SOURCE:

>>>

At this point the MOOSDB is running on the local machine, serving clients on port 9000. A few variables are already being published, by the MOOSDB itself.
Step 2: In the second terminal window, open a scope by launching the uXMS app:
$ uXMS DB_CLIENTS DB_TIME DB_UPTIME --serverhost=localhost --serverport=9000 ============================================================== uXMS_581 0/0(154) ============================================================== VarName (S)ource (T)ime (C) VarValue (SCOPING:EVENTS) ---------- --------- ------ --- ------------------------- DB_CLIENTS MOOSDB_#1 38.14 "uXMS_581," DB_TIME MOOSDB_#1 38.14 1387380731.414707 DB_UPTIME MOOSDB_#1 38.14 39.00859
The Source and Time columns may be expanded by hitting the "s" and "t" keys respectively after it launches, or you can add --show=source,time as a command line argument to uXMS, to launch with these two columns expanded.
Step 3: Create a file with the following three lines, and save it as mission.moos
ServerHost = localhost ServerPort = 9005 Community = alpha
In the two terminal windows running the MOOSDB and uXMS, quit by typing ctrl-c. In this step, repeat the above launches except this time provide the mission.moos file as an argument, like:
$ MOOSDB mission.moos (in terminal one)
and
$ uXMS mission.moos --all (in terminal two)
Both apps should launch, providing essentially the same output as before, but notice that the community name is "alpha", and the MOOSDB is serving content on port 9005. The use of the mission.moos file makes launching much easier, and the mission file will be used in most all cases in the future.
3.2 Exercise 2: Launch MOOSDB, Scope and Poke (self checkoff) [top]
In this exercise, still on the course laptop, we will again launch a MOOSDB and scope, but also poke the MOOSDB with new values for new variables. We will need three terminal windows open to do this exercise. We will also use the three-line mission.moos file with contents:
ServerHost = localhost ServerPort = 9005 Community = alpha
Step 1: In two side-by-side terminal windows, again launch a MOOSDB in one window, and the uXMS app. In this case uXMS is launched with --show=source so the column showing the app responsible for the posting the most recent value is shown.
$ MOOSDB mission.moos (in terminal one) $ uXMS mission.moos --all --show=source (in terminal two)
In the third terminal window, invoke the uPokeDB app to publish a new variable with a value. Since uPokeDB will connect to the MOOSDB just launched, it also needs to know the IP address and port number. Try the following in the third window:
$ uPokeDB mission.moos DEPTH=85 ... VarName Source Time VarValue ------- ------ ---- -------- DEPTH n/a VarName Source Time VarValue ------- ------- ----- -------- DEPTH uPokeDB 34.18 85.00000
The poke will be made and you should see the output similar to the above where the previous value of DEPTH is shown, followed by the new value after the poke. If the variable has never been written to before, the value will simply be "n/a" as in this example.

<<<

YOUR TASKS:
1. List the MOOSDB variables that the uXMS command in Step 2 of the MOOS exercise text names for scoping.
2. Proceed with the MOOS exercise text, starting immediately after its final sentence.

(Records)
>>>

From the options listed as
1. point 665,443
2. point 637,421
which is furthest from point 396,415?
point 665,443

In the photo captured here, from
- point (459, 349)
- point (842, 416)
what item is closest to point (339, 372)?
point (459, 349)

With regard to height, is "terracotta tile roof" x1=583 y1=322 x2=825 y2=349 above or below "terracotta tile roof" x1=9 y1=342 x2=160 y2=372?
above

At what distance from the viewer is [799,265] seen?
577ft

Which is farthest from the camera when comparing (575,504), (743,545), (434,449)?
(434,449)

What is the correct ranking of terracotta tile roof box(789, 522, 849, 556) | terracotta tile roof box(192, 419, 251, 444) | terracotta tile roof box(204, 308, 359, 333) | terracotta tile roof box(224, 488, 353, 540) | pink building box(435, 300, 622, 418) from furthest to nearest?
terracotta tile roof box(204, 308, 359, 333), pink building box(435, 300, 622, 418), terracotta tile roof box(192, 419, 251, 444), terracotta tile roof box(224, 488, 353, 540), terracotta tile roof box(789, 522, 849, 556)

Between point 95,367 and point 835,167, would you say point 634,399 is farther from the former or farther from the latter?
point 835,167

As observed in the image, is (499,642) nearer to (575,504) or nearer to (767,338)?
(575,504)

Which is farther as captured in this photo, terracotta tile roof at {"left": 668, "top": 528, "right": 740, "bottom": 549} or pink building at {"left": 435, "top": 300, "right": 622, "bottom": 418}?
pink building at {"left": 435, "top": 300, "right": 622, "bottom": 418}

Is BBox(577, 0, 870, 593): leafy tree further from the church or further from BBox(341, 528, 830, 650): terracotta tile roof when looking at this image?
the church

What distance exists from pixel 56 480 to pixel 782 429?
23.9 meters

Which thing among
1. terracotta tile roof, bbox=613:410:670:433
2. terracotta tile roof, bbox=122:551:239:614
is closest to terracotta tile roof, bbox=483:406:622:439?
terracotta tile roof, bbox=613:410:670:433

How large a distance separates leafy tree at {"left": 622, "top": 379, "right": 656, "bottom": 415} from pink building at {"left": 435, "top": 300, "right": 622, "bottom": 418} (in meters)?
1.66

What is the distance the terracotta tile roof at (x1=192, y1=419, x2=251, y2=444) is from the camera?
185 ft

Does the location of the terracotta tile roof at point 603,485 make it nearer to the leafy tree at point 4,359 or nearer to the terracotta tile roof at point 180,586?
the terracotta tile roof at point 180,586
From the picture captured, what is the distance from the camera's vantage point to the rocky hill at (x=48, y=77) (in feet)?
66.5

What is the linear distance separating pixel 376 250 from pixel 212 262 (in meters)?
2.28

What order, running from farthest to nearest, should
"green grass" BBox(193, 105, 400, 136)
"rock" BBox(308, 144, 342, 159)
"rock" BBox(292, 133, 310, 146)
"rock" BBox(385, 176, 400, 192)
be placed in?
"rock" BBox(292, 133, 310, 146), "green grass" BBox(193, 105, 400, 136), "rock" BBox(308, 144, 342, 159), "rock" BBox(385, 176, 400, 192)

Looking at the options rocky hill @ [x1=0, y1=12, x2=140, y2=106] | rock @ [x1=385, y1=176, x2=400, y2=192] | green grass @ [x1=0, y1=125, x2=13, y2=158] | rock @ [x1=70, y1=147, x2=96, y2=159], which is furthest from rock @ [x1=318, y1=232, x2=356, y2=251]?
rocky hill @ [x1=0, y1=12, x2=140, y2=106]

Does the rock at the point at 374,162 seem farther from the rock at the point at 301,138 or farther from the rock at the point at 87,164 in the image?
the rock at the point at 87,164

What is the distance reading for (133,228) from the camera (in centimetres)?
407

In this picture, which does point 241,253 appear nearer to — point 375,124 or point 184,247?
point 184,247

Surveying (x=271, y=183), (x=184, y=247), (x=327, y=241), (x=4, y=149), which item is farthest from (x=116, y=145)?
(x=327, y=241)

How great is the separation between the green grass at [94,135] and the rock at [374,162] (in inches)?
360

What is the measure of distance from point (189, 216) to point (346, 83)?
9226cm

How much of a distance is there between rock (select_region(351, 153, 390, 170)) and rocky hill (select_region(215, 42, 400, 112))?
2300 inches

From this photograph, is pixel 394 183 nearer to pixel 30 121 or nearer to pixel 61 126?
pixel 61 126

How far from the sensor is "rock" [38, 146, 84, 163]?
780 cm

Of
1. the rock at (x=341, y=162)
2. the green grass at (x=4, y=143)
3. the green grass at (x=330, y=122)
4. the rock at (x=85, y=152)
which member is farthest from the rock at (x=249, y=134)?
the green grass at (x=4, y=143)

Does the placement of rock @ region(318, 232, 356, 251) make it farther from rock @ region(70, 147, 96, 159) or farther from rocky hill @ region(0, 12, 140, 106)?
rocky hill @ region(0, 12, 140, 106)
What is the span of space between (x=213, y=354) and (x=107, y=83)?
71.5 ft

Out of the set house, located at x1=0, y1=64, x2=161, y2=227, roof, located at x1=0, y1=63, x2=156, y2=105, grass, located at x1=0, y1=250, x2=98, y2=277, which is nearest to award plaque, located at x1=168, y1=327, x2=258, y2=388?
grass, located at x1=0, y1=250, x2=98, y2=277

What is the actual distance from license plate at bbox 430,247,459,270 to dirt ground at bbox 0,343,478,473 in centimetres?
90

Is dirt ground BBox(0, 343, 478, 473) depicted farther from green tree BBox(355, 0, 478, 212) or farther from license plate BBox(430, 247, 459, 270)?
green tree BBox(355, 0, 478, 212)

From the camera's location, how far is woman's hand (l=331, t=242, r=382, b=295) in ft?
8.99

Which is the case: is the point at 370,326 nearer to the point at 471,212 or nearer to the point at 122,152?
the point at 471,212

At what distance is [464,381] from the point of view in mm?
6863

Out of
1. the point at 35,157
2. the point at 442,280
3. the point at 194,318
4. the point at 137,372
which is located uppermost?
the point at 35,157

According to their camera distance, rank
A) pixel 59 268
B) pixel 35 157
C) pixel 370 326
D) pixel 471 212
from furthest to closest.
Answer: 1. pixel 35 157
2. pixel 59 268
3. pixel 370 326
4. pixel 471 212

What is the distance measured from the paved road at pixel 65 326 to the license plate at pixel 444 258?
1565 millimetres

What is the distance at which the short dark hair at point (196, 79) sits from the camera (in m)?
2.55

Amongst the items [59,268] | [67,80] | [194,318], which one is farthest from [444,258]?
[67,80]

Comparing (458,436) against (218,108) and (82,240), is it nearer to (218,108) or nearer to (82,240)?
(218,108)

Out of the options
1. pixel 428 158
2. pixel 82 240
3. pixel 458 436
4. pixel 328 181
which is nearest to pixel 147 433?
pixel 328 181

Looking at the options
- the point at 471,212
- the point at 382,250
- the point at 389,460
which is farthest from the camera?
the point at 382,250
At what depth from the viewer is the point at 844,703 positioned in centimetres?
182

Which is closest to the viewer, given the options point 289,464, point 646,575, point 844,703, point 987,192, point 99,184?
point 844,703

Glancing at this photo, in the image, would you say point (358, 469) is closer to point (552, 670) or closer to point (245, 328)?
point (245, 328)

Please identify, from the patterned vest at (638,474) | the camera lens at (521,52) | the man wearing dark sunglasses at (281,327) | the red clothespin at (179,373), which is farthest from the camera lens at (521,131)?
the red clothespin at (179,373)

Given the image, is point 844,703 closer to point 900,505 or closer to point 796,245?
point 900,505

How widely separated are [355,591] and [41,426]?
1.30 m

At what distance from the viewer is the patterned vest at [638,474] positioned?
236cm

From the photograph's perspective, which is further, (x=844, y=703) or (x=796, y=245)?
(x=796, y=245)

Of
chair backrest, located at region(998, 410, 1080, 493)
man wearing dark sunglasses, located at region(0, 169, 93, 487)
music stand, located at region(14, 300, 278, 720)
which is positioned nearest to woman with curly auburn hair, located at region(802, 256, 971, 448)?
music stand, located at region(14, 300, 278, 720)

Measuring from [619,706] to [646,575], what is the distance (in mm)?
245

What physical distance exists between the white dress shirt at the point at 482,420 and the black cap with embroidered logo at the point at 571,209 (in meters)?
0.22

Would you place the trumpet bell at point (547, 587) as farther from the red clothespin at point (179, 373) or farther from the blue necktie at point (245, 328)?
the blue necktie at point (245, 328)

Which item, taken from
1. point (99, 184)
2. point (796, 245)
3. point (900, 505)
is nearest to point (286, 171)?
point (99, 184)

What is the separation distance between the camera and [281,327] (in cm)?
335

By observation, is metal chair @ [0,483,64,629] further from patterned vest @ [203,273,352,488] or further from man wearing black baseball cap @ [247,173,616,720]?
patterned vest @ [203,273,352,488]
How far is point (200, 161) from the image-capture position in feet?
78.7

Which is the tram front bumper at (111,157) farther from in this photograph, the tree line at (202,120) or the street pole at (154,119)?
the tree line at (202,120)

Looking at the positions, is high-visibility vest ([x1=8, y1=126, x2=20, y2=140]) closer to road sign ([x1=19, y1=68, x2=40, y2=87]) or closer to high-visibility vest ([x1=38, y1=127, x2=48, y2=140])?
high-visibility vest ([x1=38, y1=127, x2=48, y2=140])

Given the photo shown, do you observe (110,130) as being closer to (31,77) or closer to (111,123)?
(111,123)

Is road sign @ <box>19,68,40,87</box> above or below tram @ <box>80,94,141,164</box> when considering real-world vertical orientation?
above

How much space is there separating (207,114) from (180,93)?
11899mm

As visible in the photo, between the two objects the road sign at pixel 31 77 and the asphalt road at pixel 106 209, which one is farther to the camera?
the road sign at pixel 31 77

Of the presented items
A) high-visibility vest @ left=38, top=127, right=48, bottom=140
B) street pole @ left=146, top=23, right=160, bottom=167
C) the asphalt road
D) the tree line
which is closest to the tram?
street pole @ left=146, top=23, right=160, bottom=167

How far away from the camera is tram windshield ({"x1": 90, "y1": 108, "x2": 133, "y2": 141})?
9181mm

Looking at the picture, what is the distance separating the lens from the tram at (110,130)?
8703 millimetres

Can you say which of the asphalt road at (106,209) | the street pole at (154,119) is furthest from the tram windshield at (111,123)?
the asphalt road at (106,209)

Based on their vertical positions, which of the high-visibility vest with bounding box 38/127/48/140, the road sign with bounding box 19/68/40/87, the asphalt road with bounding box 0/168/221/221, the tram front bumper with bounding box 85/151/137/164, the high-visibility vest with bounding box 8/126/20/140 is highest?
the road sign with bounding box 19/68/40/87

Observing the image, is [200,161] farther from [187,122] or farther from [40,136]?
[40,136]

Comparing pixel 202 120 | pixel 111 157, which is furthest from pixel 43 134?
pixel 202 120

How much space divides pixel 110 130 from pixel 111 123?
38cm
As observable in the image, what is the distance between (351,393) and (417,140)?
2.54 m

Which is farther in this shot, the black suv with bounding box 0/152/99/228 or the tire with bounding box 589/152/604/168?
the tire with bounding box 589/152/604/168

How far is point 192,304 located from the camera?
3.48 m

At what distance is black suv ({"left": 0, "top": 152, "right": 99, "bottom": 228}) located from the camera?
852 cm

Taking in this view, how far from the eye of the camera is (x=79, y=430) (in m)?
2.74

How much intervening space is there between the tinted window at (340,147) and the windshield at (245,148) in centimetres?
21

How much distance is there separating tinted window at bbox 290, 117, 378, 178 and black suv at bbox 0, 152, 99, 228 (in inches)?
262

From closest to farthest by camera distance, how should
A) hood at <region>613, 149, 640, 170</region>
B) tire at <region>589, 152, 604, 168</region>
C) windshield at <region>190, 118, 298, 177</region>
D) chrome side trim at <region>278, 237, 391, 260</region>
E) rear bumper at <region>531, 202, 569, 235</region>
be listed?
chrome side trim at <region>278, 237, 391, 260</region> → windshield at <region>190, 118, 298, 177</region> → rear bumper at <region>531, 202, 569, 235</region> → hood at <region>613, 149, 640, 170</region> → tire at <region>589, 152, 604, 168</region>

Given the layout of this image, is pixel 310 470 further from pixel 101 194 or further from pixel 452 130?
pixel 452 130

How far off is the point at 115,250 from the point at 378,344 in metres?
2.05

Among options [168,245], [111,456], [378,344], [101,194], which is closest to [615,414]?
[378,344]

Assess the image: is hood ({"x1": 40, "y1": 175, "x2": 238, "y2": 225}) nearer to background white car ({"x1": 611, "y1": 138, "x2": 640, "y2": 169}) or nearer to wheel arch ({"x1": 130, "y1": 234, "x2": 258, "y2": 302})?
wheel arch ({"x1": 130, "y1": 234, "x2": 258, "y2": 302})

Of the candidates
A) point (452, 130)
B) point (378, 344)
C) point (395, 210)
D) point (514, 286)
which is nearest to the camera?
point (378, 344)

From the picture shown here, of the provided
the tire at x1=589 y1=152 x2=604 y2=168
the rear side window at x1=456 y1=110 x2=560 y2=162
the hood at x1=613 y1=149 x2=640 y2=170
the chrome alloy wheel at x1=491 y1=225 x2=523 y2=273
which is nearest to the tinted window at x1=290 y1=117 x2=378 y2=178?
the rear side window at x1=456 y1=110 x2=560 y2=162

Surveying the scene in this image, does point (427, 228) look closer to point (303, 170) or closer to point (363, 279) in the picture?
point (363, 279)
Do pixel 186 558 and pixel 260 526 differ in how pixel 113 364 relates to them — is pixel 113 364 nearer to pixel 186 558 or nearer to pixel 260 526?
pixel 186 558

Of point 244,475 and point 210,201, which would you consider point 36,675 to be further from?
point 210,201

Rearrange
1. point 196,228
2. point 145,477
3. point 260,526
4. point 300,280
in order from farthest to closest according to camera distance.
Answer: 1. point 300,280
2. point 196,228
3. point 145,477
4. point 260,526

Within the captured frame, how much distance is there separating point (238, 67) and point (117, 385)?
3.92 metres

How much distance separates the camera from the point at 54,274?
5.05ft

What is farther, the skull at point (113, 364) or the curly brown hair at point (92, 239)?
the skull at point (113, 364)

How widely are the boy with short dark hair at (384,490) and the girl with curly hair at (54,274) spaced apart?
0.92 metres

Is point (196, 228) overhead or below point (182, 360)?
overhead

<<<

OUTPUTS FOR THE TASKS:
1. DB_CLIENTS, DB_TIME, DB_UPTIME

2.
The output of uXMS should have also changed, with addition of the new line for the variable DEPTH, and it should also show uPokeDB as the source application responsible for this value.
Step 2: Try poking again with a different value:
$ uPokeDB mission.moos DEPTH=9000
Verity that the effect is apparent in both the uPokeDB and uXMS output. Then try poking the following to the same variable:
$ uPokeDB mission.moos DEPTH=shallow
Notice that the poke is ignored, apparent in both the uPokeDB and uXMS output. This is not because MOOS somehow knows anything about legal values for the variable DEPTH. This is because MOOS variables are either of type string or double, and the variable type is determined by the first publication. If the first poke had the value "shallow", it would have been accepted.
Step 3: Try poking the variable DB_UPTIME. This is the number of seconds that the MOOSDB has been running. Notice it is already in the uXMS output, with regular updates posted by the MOOSDB app itself. What happens when another app like uPokeDB writes to it?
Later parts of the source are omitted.